***** DOCUMENT *****

Current Report Filing (8-k)
July 28 2015 - 04:25PM
Edgar (US Regulatory)
UNITED STATES
SECURITIES AND EXCHANGE COMMISSION
Washington, D.C. 20549
FORM 8-K
CURRENT REPORT
Pursuant to Section
13 or 15(d) of The Securities Exchange Act of 1934
Date of Report (Date of earliest event reported) |
July 23, 2015 |
NAVIDEA BIOPHARMACEUTICALS, INC. |
(Exact name of registrant as specified in its charter) |
Delaware |
001-35076 |
31-1080091 |
(State or other jurisdiction |
(Commission |
(IRS Employer |
of incorporation) |
File Number) |
Identification No.) |
5600 Blazer Parkway, Suite 200, Dublin, Ohio |
43017 |
(Address of principal executive offices) |
(Zip Code) |
Registrant’s telephone number, including area code |
(614) 793-7500 |
(Former name or former address, if changed
since last report.)
Check the appropriate box below if the Form 8-K filing is intended
to simultaneously satisfy the filing obligation of the registrant under any of the following provisions (see General Instruction
A.2. below):
¨ Written communications pursuant to Rule 425 under the Securities
Act (17 CFR 230.425)
¨ Soliciting material pursuant to Rule 14a-12 under the Exchange
Act (17 CFR 240.14a-12)
¨ Pre-commencement communications pursuant to Rule 14d-2(b) under
the Exchange Act (17 CFR 240.14d-2(b))
¨ Pre-commencement communications pursuant to Rule 13e-4(c) under
the Exchange Act (17 CFR 240.13e-4(c))
| Item 3.01 | Notice of Delisting or
Failure to Satisfy a Continued Listing Rule or Standard; Transfer of Listing. |
As a result of the decision of nominees
Peter F. Drake, Ph.D. and Perry A. Karsen not to stand for re-election as directors of the Company at the 2015 Annual Meeting of
Stockholders on July 16, 2015, their terms as directors expired on that date, leaving the Company with only three directors that
qualify as “independent” under the Corporate Governance Standards of the NYSE MKT, thereby resulting in the Company
failing to meet the listing requirement contained in Section 802(a) of the NYSE MKT Company Guide that a majority of the members
of its Board of Directors be independent. As required, this circumstance was promptly reported by the Company to the NYSE MKT,
resulting in a notice from the NYSE MKT, dated July 23, 2015, that the Company is not in compliance with the listing requirement
in Section 802(a) of the Company Guide.
On July 23, 2015, the Company filed with
the NYSE MKT an updated Interim Report regarding this noncompliance, and reported that due to the expiration of the 3 year period
specified in Section 803A(2)(b) of the Company Guide dealing with compensation paid to directors, one of its directors who on July
16, 2015 did not qualify as “independent” will become so on August 1, 2015, whereupon the Company will regain compliance
with Section 802(a).

***** RECORDS SHOWN *****

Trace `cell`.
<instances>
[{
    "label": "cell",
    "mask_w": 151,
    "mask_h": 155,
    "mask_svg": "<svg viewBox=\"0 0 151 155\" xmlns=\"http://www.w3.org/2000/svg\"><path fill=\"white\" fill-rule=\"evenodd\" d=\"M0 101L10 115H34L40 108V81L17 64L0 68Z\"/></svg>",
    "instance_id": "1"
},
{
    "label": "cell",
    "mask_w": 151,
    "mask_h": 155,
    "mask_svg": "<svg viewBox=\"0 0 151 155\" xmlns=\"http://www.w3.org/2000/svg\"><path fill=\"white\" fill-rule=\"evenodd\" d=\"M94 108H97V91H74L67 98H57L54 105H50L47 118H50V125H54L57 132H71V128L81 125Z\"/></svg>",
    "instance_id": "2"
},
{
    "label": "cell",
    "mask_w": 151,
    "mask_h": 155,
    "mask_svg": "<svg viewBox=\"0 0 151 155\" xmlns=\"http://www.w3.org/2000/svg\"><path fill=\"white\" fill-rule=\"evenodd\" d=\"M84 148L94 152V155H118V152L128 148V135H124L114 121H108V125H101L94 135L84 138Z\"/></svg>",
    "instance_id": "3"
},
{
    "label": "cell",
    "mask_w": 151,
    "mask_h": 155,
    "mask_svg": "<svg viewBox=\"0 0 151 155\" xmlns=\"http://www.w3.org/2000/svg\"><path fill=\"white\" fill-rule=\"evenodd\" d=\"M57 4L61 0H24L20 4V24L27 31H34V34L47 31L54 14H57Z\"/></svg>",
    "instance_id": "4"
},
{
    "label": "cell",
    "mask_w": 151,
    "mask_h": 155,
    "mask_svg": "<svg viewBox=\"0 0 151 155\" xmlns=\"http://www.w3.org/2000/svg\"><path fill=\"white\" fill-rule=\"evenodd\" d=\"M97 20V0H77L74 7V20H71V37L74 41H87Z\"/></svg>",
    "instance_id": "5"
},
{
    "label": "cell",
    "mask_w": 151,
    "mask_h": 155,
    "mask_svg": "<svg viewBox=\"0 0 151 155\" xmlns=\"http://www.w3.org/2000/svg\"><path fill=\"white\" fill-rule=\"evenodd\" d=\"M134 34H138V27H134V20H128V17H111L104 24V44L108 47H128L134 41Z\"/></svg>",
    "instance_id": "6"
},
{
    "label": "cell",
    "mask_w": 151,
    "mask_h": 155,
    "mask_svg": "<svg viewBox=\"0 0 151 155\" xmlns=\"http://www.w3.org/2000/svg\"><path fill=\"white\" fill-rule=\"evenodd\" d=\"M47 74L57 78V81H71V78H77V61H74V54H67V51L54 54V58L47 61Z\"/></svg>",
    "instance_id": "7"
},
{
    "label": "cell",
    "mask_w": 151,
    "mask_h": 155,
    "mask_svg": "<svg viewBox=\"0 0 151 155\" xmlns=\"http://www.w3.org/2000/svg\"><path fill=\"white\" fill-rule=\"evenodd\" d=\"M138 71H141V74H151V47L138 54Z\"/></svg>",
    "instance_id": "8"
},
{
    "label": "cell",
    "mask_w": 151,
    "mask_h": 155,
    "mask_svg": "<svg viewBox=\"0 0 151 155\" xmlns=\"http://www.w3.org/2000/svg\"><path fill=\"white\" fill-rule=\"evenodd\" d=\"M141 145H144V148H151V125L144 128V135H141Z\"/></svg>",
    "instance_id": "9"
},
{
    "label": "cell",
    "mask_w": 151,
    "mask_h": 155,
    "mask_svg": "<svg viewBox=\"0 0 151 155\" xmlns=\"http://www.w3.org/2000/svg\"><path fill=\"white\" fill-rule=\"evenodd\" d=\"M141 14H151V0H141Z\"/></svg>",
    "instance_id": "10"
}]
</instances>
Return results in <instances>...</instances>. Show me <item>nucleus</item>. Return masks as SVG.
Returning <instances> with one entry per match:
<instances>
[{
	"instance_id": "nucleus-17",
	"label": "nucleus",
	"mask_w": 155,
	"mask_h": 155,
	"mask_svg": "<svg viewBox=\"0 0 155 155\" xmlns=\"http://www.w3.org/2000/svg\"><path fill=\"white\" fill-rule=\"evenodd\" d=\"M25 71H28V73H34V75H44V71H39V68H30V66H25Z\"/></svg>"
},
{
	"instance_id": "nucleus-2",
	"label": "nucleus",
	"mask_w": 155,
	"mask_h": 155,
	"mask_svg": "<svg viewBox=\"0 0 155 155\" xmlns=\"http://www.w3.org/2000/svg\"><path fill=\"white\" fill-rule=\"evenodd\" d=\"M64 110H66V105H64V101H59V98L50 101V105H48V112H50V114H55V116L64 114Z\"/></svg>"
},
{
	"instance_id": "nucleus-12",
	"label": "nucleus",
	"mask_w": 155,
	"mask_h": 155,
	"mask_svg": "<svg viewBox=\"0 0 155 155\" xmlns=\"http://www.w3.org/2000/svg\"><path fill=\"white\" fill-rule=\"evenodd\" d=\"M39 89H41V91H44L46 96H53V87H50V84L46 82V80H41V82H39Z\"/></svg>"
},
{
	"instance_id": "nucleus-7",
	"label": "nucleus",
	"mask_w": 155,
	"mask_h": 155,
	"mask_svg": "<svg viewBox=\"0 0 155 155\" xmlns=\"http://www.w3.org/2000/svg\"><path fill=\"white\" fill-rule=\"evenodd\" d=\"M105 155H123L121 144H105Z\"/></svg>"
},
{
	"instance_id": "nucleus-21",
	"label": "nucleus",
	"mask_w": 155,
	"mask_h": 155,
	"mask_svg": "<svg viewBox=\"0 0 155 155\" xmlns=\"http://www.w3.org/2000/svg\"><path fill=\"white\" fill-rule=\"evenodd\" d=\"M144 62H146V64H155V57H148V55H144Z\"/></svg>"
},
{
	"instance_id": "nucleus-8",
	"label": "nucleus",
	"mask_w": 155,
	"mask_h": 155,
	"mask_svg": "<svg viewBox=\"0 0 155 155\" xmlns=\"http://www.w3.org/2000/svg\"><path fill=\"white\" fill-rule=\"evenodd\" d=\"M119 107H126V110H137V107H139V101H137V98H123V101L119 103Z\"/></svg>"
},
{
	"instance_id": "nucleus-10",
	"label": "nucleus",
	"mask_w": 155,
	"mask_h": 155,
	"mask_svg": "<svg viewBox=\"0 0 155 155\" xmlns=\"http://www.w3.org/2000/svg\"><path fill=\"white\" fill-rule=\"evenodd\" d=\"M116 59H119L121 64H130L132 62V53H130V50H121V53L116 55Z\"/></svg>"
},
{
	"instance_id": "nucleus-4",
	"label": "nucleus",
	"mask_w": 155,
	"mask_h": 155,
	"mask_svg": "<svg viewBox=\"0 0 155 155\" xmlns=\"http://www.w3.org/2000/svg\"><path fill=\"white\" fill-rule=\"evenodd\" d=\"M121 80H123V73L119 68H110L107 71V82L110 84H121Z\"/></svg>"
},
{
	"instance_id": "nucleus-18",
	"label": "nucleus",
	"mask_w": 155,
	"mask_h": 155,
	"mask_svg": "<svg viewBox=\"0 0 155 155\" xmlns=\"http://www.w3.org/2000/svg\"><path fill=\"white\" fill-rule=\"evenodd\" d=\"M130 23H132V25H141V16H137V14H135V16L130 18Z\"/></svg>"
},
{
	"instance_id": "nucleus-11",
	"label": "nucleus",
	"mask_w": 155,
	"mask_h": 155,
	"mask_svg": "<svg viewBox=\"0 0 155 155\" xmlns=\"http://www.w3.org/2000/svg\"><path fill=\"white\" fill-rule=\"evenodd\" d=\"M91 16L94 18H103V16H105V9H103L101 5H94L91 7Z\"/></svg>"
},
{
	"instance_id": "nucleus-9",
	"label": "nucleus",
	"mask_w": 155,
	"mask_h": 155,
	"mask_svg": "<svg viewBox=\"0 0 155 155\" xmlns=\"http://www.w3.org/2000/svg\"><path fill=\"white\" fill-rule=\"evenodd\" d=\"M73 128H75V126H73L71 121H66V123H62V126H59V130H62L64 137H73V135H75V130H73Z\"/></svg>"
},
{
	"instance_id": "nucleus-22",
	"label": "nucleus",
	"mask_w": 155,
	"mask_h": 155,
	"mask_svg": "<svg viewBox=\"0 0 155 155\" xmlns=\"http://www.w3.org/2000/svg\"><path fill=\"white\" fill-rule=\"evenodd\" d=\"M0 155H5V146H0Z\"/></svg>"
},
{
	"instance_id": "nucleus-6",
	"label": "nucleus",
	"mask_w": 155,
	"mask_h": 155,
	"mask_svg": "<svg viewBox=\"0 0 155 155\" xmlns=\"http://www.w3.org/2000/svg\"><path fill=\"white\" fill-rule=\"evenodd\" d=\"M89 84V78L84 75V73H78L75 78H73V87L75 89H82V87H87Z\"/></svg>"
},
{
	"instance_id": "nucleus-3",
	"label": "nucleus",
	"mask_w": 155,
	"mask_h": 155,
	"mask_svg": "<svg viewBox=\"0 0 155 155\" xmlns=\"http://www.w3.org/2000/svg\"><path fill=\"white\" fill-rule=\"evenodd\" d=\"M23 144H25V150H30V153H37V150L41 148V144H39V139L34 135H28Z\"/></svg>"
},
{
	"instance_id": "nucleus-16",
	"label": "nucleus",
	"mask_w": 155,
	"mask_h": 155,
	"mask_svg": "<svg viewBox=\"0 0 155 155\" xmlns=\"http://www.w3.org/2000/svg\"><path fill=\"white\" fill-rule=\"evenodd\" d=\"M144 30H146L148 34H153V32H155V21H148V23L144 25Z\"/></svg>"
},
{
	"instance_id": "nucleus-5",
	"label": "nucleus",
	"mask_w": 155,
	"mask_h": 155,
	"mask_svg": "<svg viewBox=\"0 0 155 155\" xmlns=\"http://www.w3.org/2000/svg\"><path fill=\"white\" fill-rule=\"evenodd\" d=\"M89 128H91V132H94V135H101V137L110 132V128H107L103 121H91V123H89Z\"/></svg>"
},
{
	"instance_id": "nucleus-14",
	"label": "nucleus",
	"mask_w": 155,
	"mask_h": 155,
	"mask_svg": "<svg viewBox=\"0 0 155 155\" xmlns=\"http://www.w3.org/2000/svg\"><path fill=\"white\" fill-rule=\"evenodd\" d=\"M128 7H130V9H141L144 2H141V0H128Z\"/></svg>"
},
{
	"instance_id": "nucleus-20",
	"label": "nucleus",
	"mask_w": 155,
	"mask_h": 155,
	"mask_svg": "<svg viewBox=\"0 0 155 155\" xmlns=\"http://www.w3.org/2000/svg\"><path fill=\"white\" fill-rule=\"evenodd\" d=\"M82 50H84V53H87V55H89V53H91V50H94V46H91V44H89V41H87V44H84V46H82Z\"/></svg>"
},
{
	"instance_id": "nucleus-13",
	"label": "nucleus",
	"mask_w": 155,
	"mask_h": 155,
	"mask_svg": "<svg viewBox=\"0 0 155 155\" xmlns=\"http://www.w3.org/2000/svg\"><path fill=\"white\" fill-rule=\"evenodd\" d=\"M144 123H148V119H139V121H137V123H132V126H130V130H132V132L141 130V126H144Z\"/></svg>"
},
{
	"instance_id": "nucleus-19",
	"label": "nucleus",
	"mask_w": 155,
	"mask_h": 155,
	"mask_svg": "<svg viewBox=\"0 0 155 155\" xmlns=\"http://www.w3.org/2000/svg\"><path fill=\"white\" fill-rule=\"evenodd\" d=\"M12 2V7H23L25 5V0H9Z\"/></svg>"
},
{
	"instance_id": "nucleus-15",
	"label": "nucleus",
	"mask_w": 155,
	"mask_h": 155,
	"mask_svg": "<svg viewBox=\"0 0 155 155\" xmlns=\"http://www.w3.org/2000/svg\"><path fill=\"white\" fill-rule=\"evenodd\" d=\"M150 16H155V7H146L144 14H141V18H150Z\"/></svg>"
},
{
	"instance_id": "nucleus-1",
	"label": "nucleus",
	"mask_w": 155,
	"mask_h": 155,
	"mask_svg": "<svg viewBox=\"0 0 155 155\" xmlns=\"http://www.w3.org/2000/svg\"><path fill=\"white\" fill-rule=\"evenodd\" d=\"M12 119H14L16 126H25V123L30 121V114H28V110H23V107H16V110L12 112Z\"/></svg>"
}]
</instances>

*****

=== REQUIRED TASKS ===
1) According to the filing, on what date will the director who did not qualify as "independent" on July 16, 2015 become independent?
2) Print verbatim everything in the rows from their first line down to the line containing "101L10 115H34L40 108V81L17", including both of those lines.
The filing and the rows have nothing to do with each other.

=== EXPECTED OUTPUTS ===
1) August 1, 2015.

2)
Trace `cell`.
<instances>
[{
    "label": "cell",
    "mask_w": 151,
    "mask_h": 155,
    "mask_svg": "<svg viewBox=\"0 0 151 155\" xmlns=\"http://www.w3.org/2000/svg\"><path fill=\"white\" fill-rule=\"evenodd\" d=\"M0 101L10 115H34L40 108V81L17 64L0 68Z\"/></svg>",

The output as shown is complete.